All Presidential State of the Union Addresses from 1790-2006 organized by similarity of terms within the text and colors showing 4 communities, or classes, of Addresses. This is an example of applying social network analysis to text similarity. It is interesting to see the most central and significant Addresses were Truman’s in 1946 and Taft’s in 1912. (You can see this by the size of the node.) Also interesting to see the various years that were clustered into communities of similarity, as visualized by node color. Interested in this type of research? Join us this Friday morning!

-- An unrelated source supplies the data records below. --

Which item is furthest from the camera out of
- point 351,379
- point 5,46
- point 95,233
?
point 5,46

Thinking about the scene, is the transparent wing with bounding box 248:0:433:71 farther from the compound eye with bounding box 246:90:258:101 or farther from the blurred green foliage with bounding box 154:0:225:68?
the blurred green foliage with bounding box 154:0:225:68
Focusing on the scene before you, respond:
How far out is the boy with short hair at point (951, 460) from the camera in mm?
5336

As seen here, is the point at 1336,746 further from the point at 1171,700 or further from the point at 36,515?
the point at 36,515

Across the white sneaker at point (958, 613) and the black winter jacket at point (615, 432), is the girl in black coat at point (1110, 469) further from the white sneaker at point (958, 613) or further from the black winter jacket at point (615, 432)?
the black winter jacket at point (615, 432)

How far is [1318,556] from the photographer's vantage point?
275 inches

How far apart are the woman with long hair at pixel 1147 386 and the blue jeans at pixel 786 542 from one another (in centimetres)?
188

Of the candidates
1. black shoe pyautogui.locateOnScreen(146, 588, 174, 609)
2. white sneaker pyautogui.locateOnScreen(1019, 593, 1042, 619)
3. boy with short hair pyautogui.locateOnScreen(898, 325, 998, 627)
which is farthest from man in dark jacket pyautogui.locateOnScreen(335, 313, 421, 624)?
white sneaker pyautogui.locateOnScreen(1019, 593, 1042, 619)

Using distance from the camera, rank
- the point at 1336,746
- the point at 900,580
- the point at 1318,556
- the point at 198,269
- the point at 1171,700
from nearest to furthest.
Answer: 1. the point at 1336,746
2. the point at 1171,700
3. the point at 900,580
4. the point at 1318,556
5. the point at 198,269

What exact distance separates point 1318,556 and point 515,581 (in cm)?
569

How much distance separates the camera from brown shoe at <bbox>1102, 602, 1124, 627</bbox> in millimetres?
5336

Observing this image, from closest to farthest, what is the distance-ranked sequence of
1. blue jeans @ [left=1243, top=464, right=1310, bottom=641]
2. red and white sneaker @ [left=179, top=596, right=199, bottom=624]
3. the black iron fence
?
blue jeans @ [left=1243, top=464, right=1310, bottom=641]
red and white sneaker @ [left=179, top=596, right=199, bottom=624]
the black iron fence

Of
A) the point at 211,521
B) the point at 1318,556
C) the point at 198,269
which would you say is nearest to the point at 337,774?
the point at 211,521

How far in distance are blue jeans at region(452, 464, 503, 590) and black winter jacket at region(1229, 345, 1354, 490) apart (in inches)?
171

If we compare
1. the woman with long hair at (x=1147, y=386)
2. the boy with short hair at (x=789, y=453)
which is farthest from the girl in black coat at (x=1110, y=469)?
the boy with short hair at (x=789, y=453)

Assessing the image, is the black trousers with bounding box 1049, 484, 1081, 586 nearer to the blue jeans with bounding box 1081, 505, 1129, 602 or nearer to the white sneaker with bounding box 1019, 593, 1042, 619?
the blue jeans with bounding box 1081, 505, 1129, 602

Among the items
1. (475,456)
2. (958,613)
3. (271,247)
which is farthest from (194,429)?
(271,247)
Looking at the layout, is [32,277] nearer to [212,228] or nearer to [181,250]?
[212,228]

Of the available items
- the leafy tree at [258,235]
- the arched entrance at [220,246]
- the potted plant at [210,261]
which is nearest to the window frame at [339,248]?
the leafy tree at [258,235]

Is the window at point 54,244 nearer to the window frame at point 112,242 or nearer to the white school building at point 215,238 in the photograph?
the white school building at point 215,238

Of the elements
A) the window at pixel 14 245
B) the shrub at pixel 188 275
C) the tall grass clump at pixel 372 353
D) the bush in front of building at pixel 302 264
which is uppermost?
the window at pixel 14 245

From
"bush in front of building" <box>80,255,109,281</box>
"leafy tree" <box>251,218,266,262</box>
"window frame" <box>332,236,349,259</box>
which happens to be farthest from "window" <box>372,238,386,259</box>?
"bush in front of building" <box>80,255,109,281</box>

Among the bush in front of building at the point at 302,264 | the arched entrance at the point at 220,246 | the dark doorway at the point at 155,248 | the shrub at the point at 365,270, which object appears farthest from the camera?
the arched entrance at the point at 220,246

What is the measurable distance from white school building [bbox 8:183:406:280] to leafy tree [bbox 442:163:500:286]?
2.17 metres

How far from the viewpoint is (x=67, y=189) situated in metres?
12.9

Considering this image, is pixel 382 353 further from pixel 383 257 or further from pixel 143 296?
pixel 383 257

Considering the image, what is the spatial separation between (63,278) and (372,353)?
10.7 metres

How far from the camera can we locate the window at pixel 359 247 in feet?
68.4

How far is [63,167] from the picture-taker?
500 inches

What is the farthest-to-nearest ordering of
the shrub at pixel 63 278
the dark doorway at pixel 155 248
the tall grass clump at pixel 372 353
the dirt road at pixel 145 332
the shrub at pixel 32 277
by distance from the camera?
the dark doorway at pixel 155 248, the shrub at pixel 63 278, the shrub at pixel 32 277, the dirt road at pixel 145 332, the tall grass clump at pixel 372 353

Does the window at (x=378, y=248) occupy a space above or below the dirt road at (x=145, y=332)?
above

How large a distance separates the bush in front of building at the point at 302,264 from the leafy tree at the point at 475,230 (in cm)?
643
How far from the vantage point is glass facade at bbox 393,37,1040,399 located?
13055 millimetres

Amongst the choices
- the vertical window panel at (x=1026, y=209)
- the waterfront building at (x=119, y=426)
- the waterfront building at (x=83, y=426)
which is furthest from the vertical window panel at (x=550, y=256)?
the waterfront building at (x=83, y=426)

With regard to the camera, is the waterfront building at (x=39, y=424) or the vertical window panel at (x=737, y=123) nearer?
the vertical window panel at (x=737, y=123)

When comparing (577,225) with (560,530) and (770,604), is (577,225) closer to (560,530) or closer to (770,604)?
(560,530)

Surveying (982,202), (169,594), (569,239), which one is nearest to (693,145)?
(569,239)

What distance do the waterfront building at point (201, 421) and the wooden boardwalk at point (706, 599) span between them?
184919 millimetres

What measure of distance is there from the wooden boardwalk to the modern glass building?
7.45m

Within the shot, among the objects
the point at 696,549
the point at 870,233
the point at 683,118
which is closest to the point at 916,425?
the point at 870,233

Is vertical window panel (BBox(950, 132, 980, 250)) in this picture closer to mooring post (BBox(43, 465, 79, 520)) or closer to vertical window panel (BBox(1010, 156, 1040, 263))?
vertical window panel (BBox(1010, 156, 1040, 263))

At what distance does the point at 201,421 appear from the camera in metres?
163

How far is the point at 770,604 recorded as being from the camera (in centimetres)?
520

Register for the Gephi workshop here.
Step #1: Calculate document similarity
- TF-IDF scores for each term were calculated throughout the corpus.
- Cosine similarity was calculated between each document’s TF-IDF scores
- Try out the Python script here: https://colab.research.google.com/drive/1MuVZg8ALZRKvBhfuVSLbk_Wj_Hn1wx2S. The script relies heavily on the scikit-learn library.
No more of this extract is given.